暗闇の中から聴き覚えのある歌声が聞こえた





悲鳴のような歓声が会場を揺らす。




『レイだ…』




「え!うそ、あの子こんな声で歌うの!???」



センターステージにスポットライトが当たって、レイだけが照らされる。光の範囲がじわじわ広がると、レイを中心にメンバーがその周りをぐるっと囲んでいた。

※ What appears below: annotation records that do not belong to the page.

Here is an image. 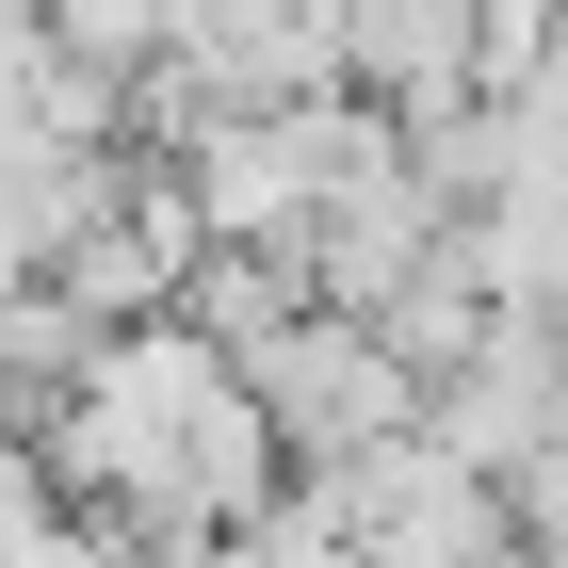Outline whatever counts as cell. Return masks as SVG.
Instances as JSON below:
<instances>
[{"mask_svg":"<svg viewBox=\"0 0 568 568\" xmlns=\"http://www.w3.org/2000/svg\"><path fill=\"white\" fill-rule=\"evenodd\" d=\"M33 438L65 455V487H82L98 520H131V536H195V520H244V504L293 487V438H276L261 374H244L195 308L114 325Z\"/></svg>","mask_w":568,"mask_h":568,"instance_id":"6da1fadb","label":"cell"},{"mask_svg":"<svg viewBox=\"0 0 568 568\" xmlns=\"http://www.w3.org/2000/svg\"><path fill=\"white\" fill-rule=\"evenodd\" d=\"M244 374H261L276 438H293V471H342V455H374V438H406V423L438 406V374L374 325V308H308L293 342H261Z\"/></svg>","mask_w":568,"mask_h":568,"instance_id":"7a4b0ae2","label":"cell"},{"mask_svg":"<svg viewBox=\"0 0 568 568\" xmlns=\"http://www.w3.org/2000/svg\"><path fill=\"white\" fill-rule=\"evenodd\" d=\"M0 33H49V0H0Z\"/></svg>","mask_w":568,"mask_h":568,"instance_id":"5b68a950","label":"cell"},{"mask_svg":"<svg viewBox=\"0 0 568 568\" xmlns=\"http://www.w3.org/2000/svg\"><path fill=\"white\" fill-rule=\"evenodd\" d=\"M49 33L82 49V65H114V82H146V65H179L195 0H49Z\"/></svg>","mask_w":568,"mask_h":568,"instance_id":"277c9868","label":"cell"},{"mask_svg":"<svg viewBox=\"0 0 568 568\" xmlns=\"http://www.w3.org/2000/svg\"><path fill=\"white\" fill-rule=\"evenodd\" d=\"M325 33H342V98H374L390 131L487 98V0H325Z\"/></svg>","mask_w":568,"mask_h":568,"instance_id":"3957f363","label":"cell"}]
</instances>
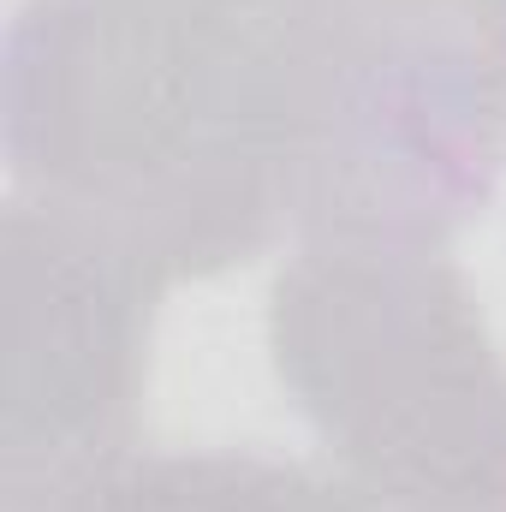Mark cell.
Masks as SVG:
<instances>
[{
    "label": "cell",
    "instance_id": "4",
    "mask_svg": "<svg viewBox=\"0 0 506 512\" xmlns=\"http://www.w3.org/2000/svg\"><path fill=\"white\" fill-rule=\"evenodd\" d=\"M0 512H72L120 459L161 286L84 227L12 197L6 221Z\"/></svg>",
    "mask_w": 506,
    "mask_h": 512
},
{
    "label": "cell",
    "instance_id": "1",
    "mask_svg": "<svg viewBox=\"0 0 506 512\" xmlns=\"http://www.w3.org/2000/svg\"><path fill=\"white\" fill-rule=\"evenodd\" d=\"M316 126L304 0H24L0 48L12 197L161 292L292 227Z\"/></svg>",
    "mask_w": 506,
    "mask_h": 512
},
{
    "label": "cell",
    "instance_id": "3",
    "mask_svg": "<svg viewBox=\"0 0 506 512\" xmlns=\"http://www.w3.org/2000/svg\"><path fill=\"white\" fill-rule=\"evenodd\" d=\"M316 126L304 239L447 245L506 173V0H304Z\"/></svg>",
    "mask_w": 506,
    "mask_h": 512
},
{
    "label": "cell",
    "instance_id": "2",
    "mask_svg": "<svg viewBox=\"0 0 506 512\" xmlns=\"http://www.w3.org/2000/svg\"><path fill=\"white\" fill-rule=\"evenodd\" d=\"M268 352L364 512H506V358L441 245L304 239Z\"/></svg>",
    "mask_w": 506,
    "mask_h": 512
},
{
    "label": "cell",
    "instance_id": "5",
    "mask_svg": "<svg viewBox=\"0 0 506 512\" xmlns=\"http://www.w3.org/2000/svg\"><path fill=\"white\" fill-rule=\"evenodd\" d=\"M72 512H364L340 477L268 453H131Z\"/></svg>",
    "mask_w": 506,
    "mask_h": 512
}]
</instances>
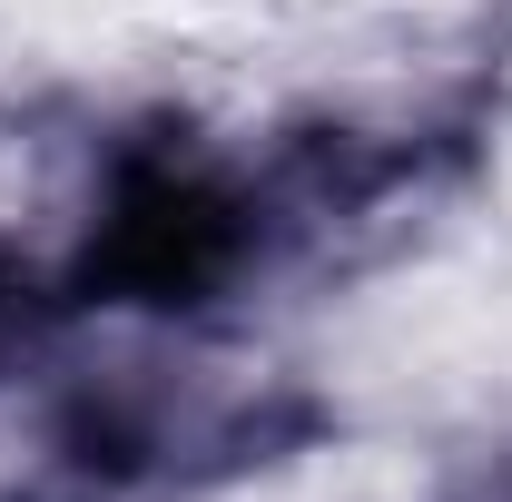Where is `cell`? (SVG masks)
Segmentation results:
<instances>
[{
    "mask_svg": "<svg viewBox=\"0 0 512 502\" xmlns=\"http://www.w3.org/2000/svg\"><path fill=\"white\" fill-rule=\"evenodd\" d=\"M227 256H237V207L227 197L207 178H178V168H138L109 207V237L89 247V286L138 296V306H178Z\"/></svg>",
    "mask_w": 512,
    "mask_h": 502,
    "instance_id": "6da1fadb",
    "label": "cell"
}]
</instances>
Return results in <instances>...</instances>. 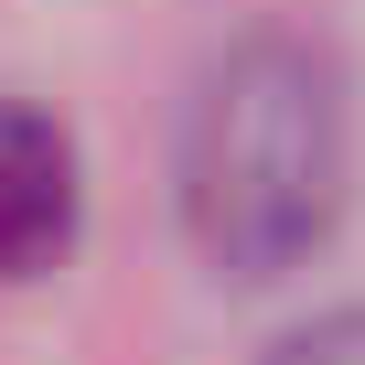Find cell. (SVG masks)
Returning <instances> with one entry per match:
<instances>
[{
	"mask_svg": "<svg viewBox=\"0 0 365 365\" xmlns=\"http://www.w3.org/2000/svg\"><path fill=\"white\" fill-rule=\"evenodd\" d=\"M182 237L226 279H279L301 269L333 215H344V86L312 43L247 33L205 65L182 108Z\"/></svg>",
	"mask_w": 365,
	"mask_h": 365,
	"instance_id": "6da1fadb",
	"label": "cell"
},
{
	"mask_svg": "<svg viewBox=\"0 0 365 365\" xmlns=\"http://www.w3.org/2000/svg\"><path fill=\"white\" fill-rule=\"evenodd\" d=\"M76 215H86V182H76V140L0 97V279H33L76 247Z\"/></svg>",
	"mask_w": 365,
	"mask_h": 365,
	"instance_id": "7a4b0ae2",
	"label": "cell"
},
{
	"mask_svg": "<svg viewBox=\"0 0 365 365\" xmlns=\"http://www.w3.org/2000/svg\"><path fill=\"white\" fill-rule=\"evenodd\" d=\"M269 365H365V312H322L269 344Z\"/></svg>",
	"mask_w": 365,
	"mask_h": 365,
	"instance_id": "3957f363",
	"label": "cell"
}]
</instances>
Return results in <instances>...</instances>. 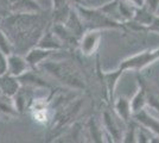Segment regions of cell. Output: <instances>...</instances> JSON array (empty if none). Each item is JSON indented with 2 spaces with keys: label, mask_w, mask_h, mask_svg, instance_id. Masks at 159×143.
I'll list each match as a JSON object with an SVG mask.
<instances>
[{
  "label": "cell",
  "mask_w": 159,
  "mask_h": 143,
  "mask_svg": "<svg viewBox=\"0 0 159 143\" xmlns=\"http://www.w3.org/2000/svg\"><path fill=\"white\" fill-rule=\"evenodd\" d=\"M2 24L0 25L6 34L10 36L14 45V53L17 49H25L26 43H32L36 45L42 34L50 23L43 18L39 13H11L2 18Z\"/></svg>",
  "instance_id": "obj_1"
},
{
  "label": "cell",
  "mask_w": 159,
  "mask_h": 143,
  "mask_svg": "<svg viewBox=\"0 0 159 143\" xmlns=\"http://www.w3.org/2000/svg\"><path fill=\"white\" fill-rule=\"evenodd\" d=\"M81 21L87 30H121L126 29L125 24L112 21L103 13L99 7H90L88 5H74Z\"/></svg>",
  "instance_id": "obj_2"
},
{
  "label": "cell",
  "mask_w": 159,
  "mask_h": 143,
  "mask_svg": "<svg viewBox=\"0 0 159 143\" xmlns=\"http://www.w3.org/2000/svg\"><path fill=\"white\" fill-rule=\"evenodd\" d=\"M39 68H44L49 74L69 87L79 89L86 87V83L79 74V72L74 68V66L64 61H50L49 59L40 64Z\"/></svg>",
  "instance_id": "obj_3"
},
{
  "label": "cell",
  "mask_w": 159,
  "mask_h": 143,
  "mask_svg": "<svg viewBox=\"0 0 159 143\" xmlns=\"http://www.w3.org/2000/svg\"><path fill=\"white\" fill-rule=\"evenodd\" d=\"M159 61V47L146 49L144 51H140L134 55L126 57L125 60L119 63L118 69L124 74L125 72L132 70V72H140L143 69L147 68L153 63Z\"/></svg>",
  "instance_id": "obj_4"
},
{
  "label": "cell",
  "mask_w": 159,
  "mask_h": 143,
  "mask_svg": "<svg viewBox=\"0 0 159 143\" xmlns=\"http://www.w3.org/2000/svg\"><path fill=\"white\" fill-rule=\"evenodd\" d=\"M102 38V30H87L80 37L79 48L83 56H92L96 53Z\"/></svg>",
  "instance_id": "obj_5"
},
{
  "label": "cell",
  "mask_w": 159,
  "mask_h": 143,
  "mask_svg": "<svg viewBox=\"0 0 159 143\" xmlns=\"http://www.w3.org/2000/svg\"><path fill=\"white\" fill-rule=\"evenodd\" d=\"M36 45L39 48H43V49H47V50H51V51H63L66 49L62 41L57 37V35L52 31L51 23L44 30V32L42 34L39 40L37 41Z\"/></svg>",
  "instance_id": "obj_6"
},
{
  "label": "cell",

会場のモニターに初めてレイの顔が写し出された瞬間、会場と隣のゴリラから発狂に近い歓声があがった



「ぎゃぁぁぁぁぁー!!!!!」


「うっわ!うるさい優ちゃん!!!まじうるさい!!」




友梨は片耳を塞いで、優ちゃんの肩に拳をお見舞いしていた。



私より先に優ちゃんが発狂したことに笑えてきて、なんか肩の力がぬけたかも…



『ふふっ…』



コメントは追えないくらいの速さで流れていく




-レイオッパエロくなってる!!!


-は?レイじゃないでしょ?


-過去一のビジュ!!


-歌い方変わった?なんか聴いてるだけで涙出る。


-レイ!!!


-わたしたちのレイが進化して帰ってきたぞー!!







「えっっっろ…!!!ただ歌ってるだけなのにえっっっっろ…!!いやぁぁぁあぁ!!!抱いてー!!!!!!」



「ねえ!!優ちゃんまじうるさい!」



とは言いつつも2人ともレイが映るたびに私より興奮して、スクリーンの中のレイに手を振ったりしている。



そんな2人が突然愛しく感じた。



私の変な緊張も吹き飛ばして、


変な不安も奇声で掻き消してくれる。






『ねえ、ほんとあなたたち2人好き!!!!』




「やだぁー!!友梨もまりあ好きぃ〜!」


「あんたやめな!!殺されるよ!!」




私はコメントをそっと閉じた。


私がするのはコメントを追う事じゃなくて、今こうしてステージに立ってるレイを存分に味わうことだと2人が教えてくれたから。




「ちょっと無能カメラマン!!今のところはレイを写しなさいよー!!ほんっとバカねえ!!役立たず!!」



「今の人だれ?!だれなの?!かっこいい!!」




「「ぎゃぁぁぁぁーー!!!!やばぁい!!!」」






そして一台のカメラを指差して手招きするレイ。


カメラはレイに向かって真っ直ぐズームされると


いつもの何か企んだ顔で片方の口角で笑った後、

泣くそぶりをしてこっちを指差して、白目を剥いてやれやれと呆れ顔をした。




「いまのアタシにファンサよー!!」


「いや、違うよ優ちゃん……絶対こいつだよ…。」



メソメソ泣いてる私を2人ともドン引きして見てる。




「あんた…何やってんのよ…。カメラ越しでも泣いてんのバレてんじゃん。」



「泣いてんでしょ→そこのまりあ→ああいつものことか。ってこと!!!??やばい!!!!私も今から泣こうかな」 





ゲラゲラ優ちゃんは笑って友梨は泣いたフリをし始めた。